Data excerpts: Begin

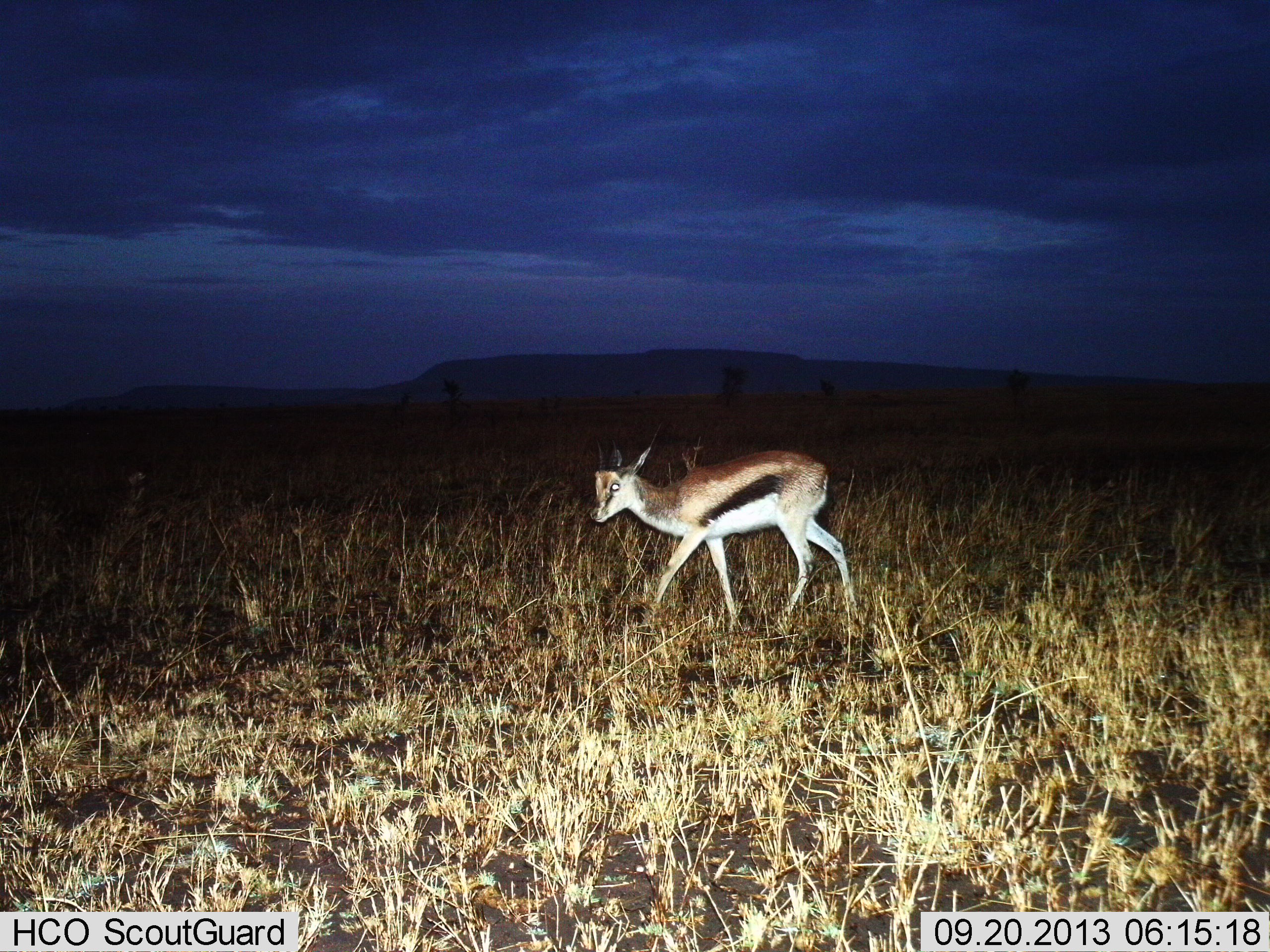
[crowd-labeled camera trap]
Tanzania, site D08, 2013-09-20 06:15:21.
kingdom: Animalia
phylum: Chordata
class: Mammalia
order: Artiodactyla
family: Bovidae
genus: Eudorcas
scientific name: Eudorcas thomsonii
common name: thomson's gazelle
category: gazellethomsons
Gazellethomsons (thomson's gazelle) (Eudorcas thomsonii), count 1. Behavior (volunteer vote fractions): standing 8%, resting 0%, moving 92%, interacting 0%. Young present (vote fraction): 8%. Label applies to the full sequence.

Data excerpts: End
Data excerpts: Begin

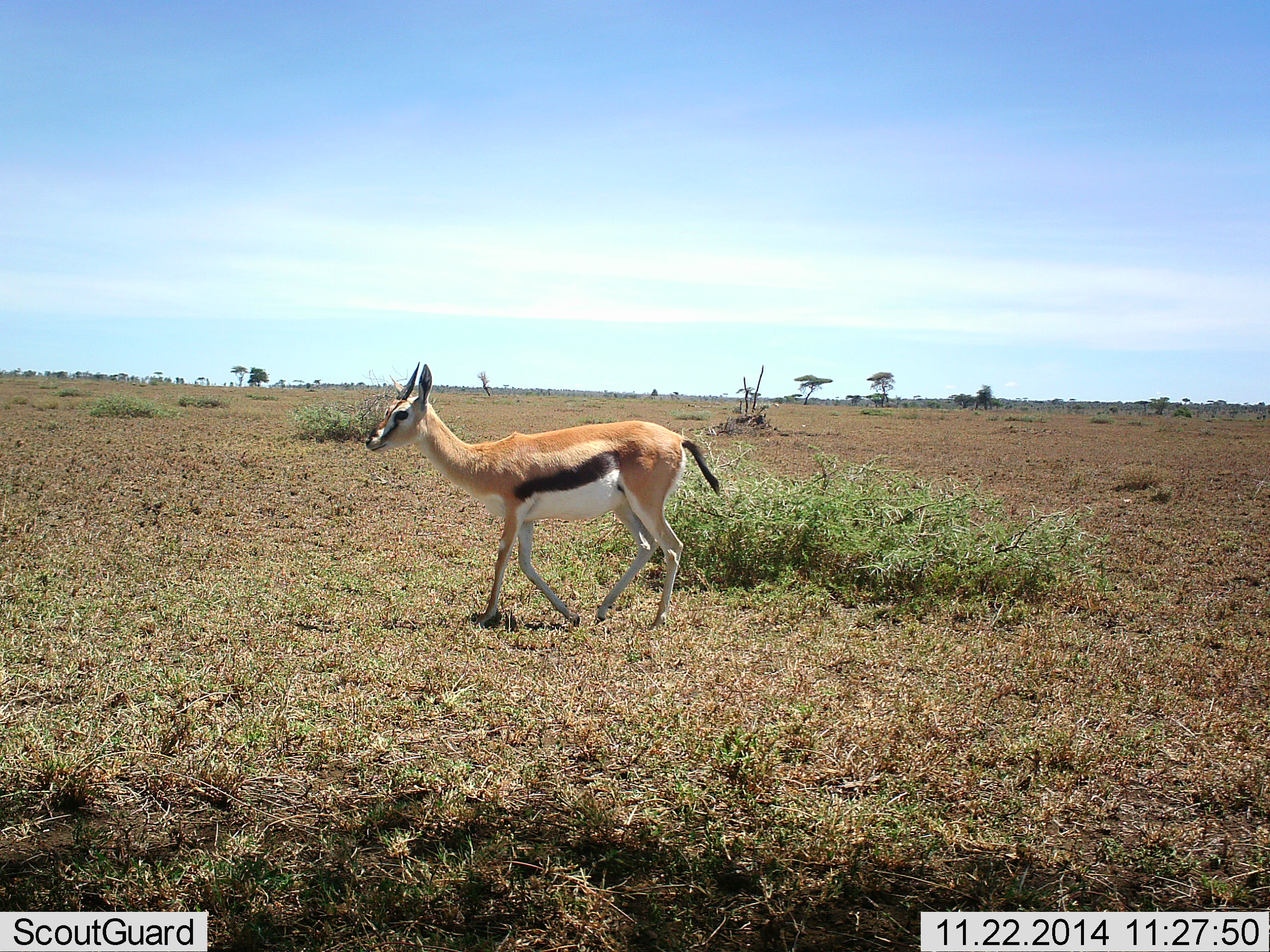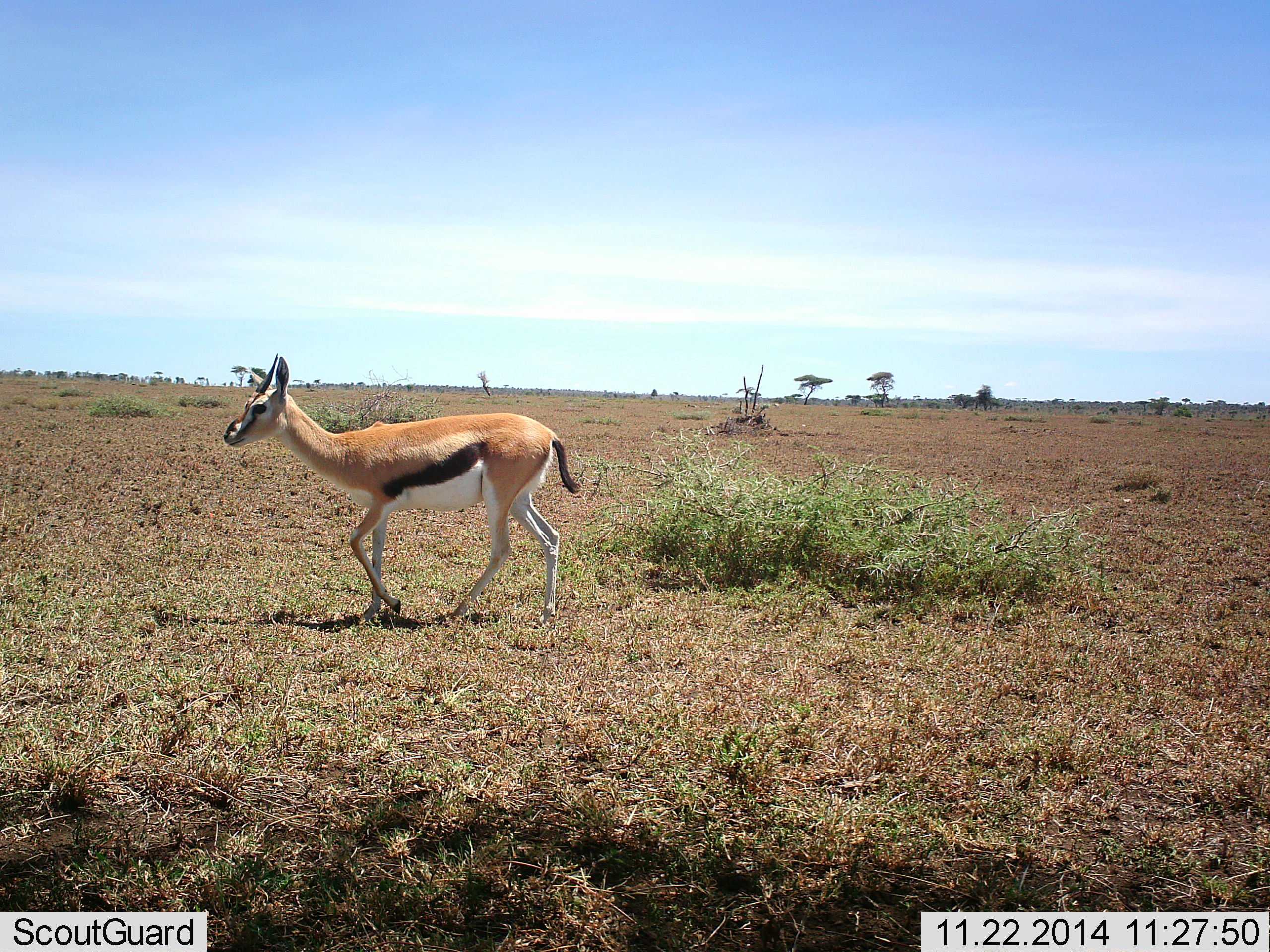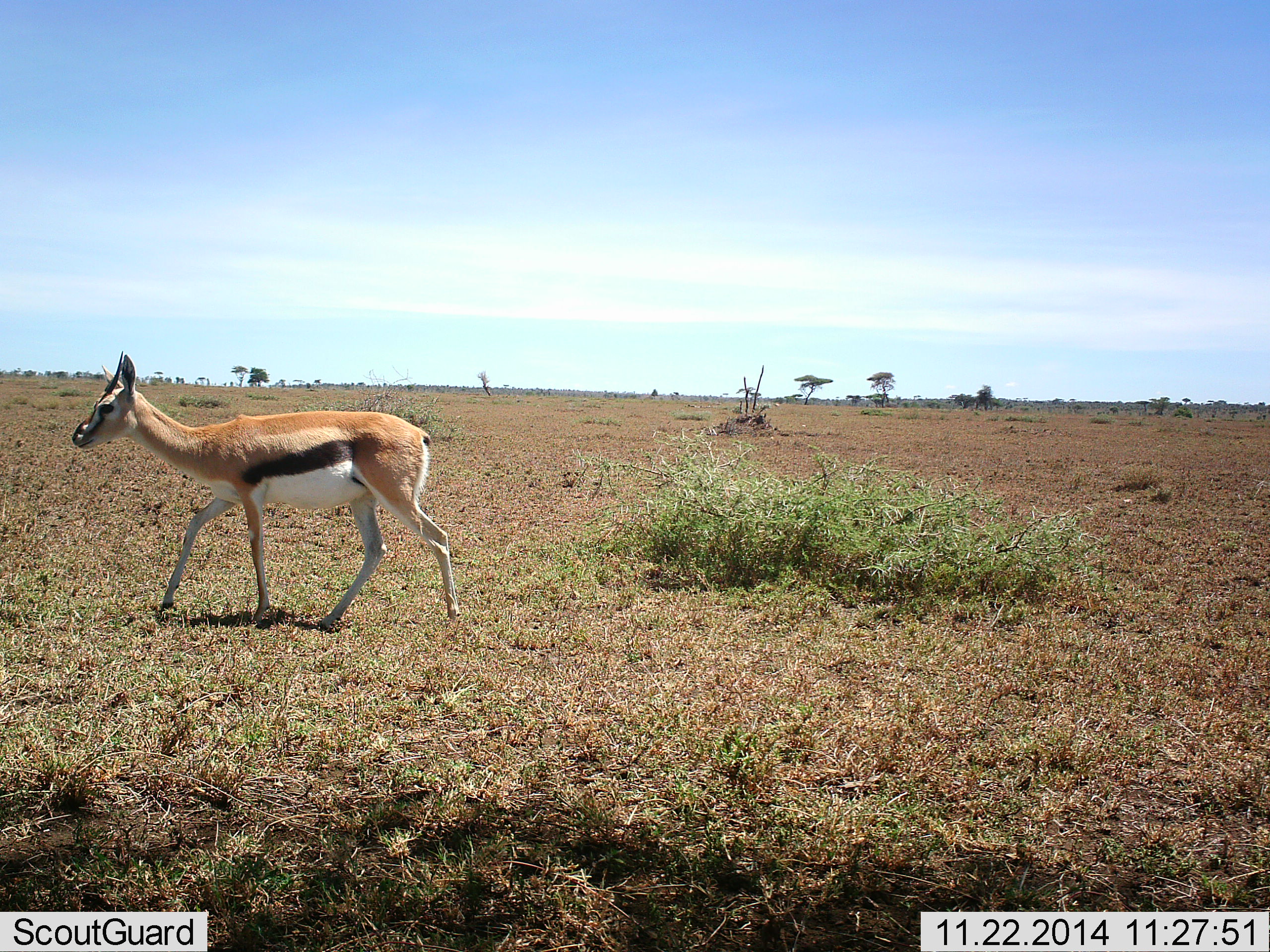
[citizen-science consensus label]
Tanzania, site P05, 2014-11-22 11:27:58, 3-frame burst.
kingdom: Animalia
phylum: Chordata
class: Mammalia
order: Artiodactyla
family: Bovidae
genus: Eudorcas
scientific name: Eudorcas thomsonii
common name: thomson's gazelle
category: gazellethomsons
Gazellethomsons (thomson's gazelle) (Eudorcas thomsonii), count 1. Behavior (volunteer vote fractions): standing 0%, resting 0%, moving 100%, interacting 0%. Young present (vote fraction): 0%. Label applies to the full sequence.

Data excerpts: End

What the exercise asks: Find the string "Tanzania" in the entries above. Copy each line where it occurs.

Completed task:
Tanzania, site D08, 2013-09-20 06:15:21.
Tanzania, site P05, 2014-11-22 11:27:58, 3-frame burst.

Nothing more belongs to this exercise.